Data la repressione vigente nello Xinjiang, gli esperti temono che la Cina stia costruendo uno strumento che potrebbe essere usato a fini discriminatori contro gli Uiguri, e in futuro contro altre minoranze. A lungo termine potrebbe infatti essere possibile utilizzare le immagini prodotte da un campione di DNA per inserirle nei sistemi di sorveglianza di massa e di riconoscimento facciale che la Cina sta costruendo, migliorando quindi la capacità di rintracciare e controllare i dissidenti e i contestatori.

La comunità scientifica statunitense si mostra allarmata, soprattutto dal fatto che il frutto degli sforzi della collettività scientifica internazionale, per sua natura aperta alla condivisione dei risultati, possa essere utilizzato per scopi polizieschi in violazione dei diritti umani fondamentali.

Chissà dove stiamo andando…

L’identificazione genetica di Al Baghdadi

Emma Yasinski si chiede, su “TheScientist” online di ieri (31 ottobre 2019), se possa essere vero che i resti di Al Baghdadi siano stati confermati geneticamente in soli 15 minuti, come ha affermato Trump.

Che siano già disponibili anche commercialmente strumenti da banco che producono profili individuali di qualità forense in un’ora e mezza è noto, ma che nel caso di Al Baghdadi la conferma fosse disponibile già 15 minuti “dopo che lui è stato ucciso” è sorprendente.
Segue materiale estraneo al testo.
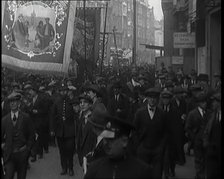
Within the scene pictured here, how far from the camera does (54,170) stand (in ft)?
34.7

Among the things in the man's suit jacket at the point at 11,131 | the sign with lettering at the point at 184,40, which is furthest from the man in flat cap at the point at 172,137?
the sign with lettering at the point at 184,40

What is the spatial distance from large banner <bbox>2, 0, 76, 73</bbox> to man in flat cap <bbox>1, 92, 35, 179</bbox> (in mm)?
1518

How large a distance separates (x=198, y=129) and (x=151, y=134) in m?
0.95

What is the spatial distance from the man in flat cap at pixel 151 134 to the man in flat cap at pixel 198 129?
629mm

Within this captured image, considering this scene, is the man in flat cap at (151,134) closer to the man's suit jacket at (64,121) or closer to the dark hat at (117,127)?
the man's suit jacket at (64,121)

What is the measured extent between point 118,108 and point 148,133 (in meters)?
3.97

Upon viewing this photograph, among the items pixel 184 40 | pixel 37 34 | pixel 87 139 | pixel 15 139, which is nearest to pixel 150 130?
pixel 87 139

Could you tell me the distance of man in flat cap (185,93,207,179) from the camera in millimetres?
8039

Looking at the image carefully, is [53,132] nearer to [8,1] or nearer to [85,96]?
[85,96]

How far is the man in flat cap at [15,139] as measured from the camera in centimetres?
713

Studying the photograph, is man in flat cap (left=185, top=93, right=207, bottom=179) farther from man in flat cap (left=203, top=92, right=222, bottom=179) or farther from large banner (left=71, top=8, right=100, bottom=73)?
large banner (left=71, top=8, right=100, bottom=73)

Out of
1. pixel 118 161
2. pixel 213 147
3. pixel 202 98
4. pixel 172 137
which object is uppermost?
pixel 202 98

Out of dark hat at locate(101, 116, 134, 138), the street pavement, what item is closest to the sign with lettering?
the street pavement

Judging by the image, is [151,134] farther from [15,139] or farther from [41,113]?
[41,113]
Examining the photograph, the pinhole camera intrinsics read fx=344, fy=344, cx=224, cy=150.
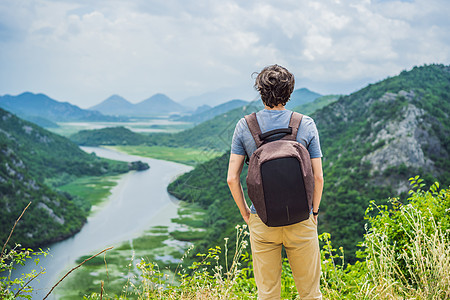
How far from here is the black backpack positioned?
170cm

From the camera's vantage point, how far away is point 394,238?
127 inches

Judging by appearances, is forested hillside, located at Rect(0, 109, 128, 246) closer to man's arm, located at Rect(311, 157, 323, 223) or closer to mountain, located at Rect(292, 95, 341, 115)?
man's arm, located at Rect(311, 157, 323, 223)

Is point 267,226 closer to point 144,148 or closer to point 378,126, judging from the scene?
point 378,126

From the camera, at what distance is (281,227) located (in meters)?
1.82

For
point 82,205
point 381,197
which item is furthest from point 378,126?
point 82,205

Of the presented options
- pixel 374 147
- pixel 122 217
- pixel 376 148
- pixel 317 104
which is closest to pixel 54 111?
pixel 317 104

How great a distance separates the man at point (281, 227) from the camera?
181 cm

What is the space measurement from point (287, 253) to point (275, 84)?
2.95 ft

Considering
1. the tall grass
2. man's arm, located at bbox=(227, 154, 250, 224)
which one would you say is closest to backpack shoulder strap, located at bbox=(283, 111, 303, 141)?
man's arm, located at bbox=(227, 154, 250, 224)

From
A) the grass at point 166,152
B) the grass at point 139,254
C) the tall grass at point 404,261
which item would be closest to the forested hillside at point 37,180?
the grass at point 139,254

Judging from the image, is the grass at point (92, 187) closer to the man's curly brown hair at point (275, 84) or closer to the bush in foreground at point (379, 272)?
the bush in foreground at point (379, 272)

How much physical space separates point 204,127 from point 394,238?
101 meters

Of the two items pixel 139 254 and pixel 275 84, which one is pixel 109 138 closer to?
pixel 139 254

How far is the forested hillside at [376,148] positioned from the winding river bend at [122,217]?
26.5 ft
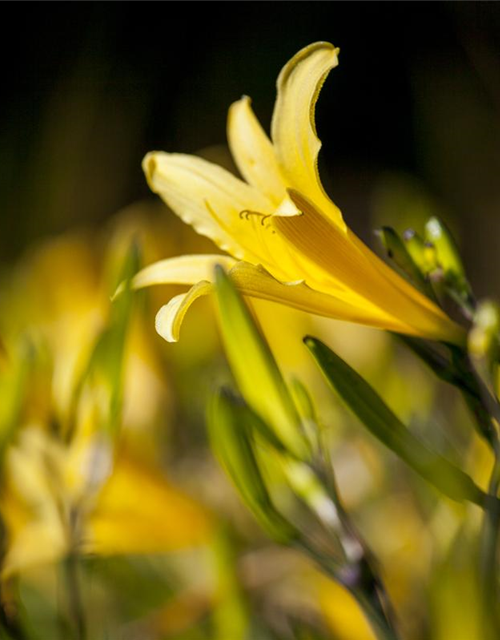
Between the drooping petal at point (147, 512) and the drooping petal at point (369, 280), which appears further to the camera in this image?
the drooping petal at point (147, 512)

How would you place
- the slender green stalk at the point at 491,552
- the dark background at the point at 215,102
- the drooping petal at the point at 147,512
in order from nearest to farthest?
the slender green stalk at the point at 491,552, the drooping petal at the point at 147,512, the dark background at the point at 215,102

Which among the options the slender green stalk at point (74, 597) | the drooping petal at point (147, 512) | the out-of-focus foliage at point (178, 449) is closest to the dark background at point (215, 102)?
the out-of-focus foliage at point (178, 449)

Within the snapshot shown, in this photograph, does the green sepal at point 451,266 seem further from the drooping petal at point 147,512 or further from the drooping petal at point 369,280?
the drooping petal at point 147,512

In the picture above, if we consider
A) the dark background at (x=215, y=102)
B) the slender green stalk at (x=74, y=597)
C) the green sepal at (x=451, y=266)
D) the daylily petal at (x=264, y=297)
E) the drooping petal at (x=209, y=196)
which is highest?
the dark background at (x=215, y=102)

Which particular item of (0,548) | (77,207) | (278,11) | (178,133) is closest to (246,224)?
(0,548)

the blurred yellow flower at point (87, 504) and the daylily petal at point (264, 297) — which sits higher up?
Result: the daylily petal at point (264, 297)

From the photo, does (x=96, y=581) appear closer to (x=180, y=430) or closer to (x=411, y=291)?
(x=180, y=430)

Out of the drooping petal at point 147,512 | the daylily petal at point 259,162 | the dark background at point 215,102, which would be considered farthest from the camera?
the dark background at point 215,102

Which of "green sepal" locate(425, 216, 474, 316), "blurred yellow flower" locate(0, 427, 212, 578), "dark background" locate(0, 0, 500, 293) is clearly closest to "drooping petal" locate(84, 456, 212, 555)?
"blurred yellow flower" locate(0, 427, 212, 578)
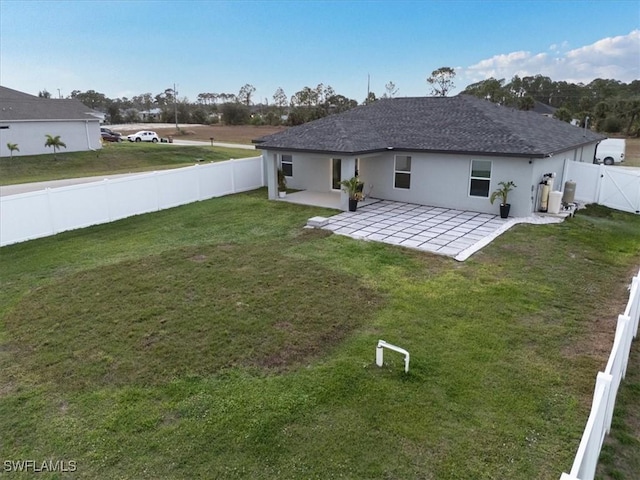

Che i militari abbiano sviluppato una loro tecnologia segreta?

Se non cediamo al nostro istinto complottista, dobbiamo pensare che Trump, o qualcuno per lui, abbia voluto esagerare. Però la questione del “Rapid DNA test” è già molto attuale: L’FBI definisce il Rapid DNA come “il processo completamente automatico (senza interventi manuali) che genera un profilo genetico dei loci base del CODIS da un tampone buccale”. Tale processo – dal campione al profilo – consiste “nell’automatizzazione di estrazione, amplificazione, separazione, rivelazione, e identificazione allelica, senza interpretazione umana”.

Finché si tratta di operare in strutture fisse dedicate tale compito non appare particolarmente estremo; il problema è però di sviluppare uno strumento che possa essere portato in campo e usato da non-tecnici: ciò significa che esso non deve solo essere portatile e facile da usare, ma che deve poter utilizzare reagenti conservati a temperatura ambiente, e deve essere in grado di sopportare notevoli scosse senza dover essere ricalibrato.

La ANDE, compagnia biotecnologica di Boston fondata nel 2004, ha fatto del “Rapid DNA” la sua missione istitutiva, e ha prodotto il primo strumento approvato dall’FBI, nel 2018. Anche La Termo Fisher Scientific ha prodotto e commercializzato due strumenti per il Rapid DNA, il cui uso è stato autorizzato da alcuni stati americani per l’uso da parte di stazioni di polizia (ne parlo a pag. 12).

Rappresentanti delle due compagnie intervistati da Emma Yasinski non si sono voluti esprimere sulla possibilità di un “rapid test” da 15 minuti, ma comunque non considerano il limite attuale dei 90 minuti come definitivo.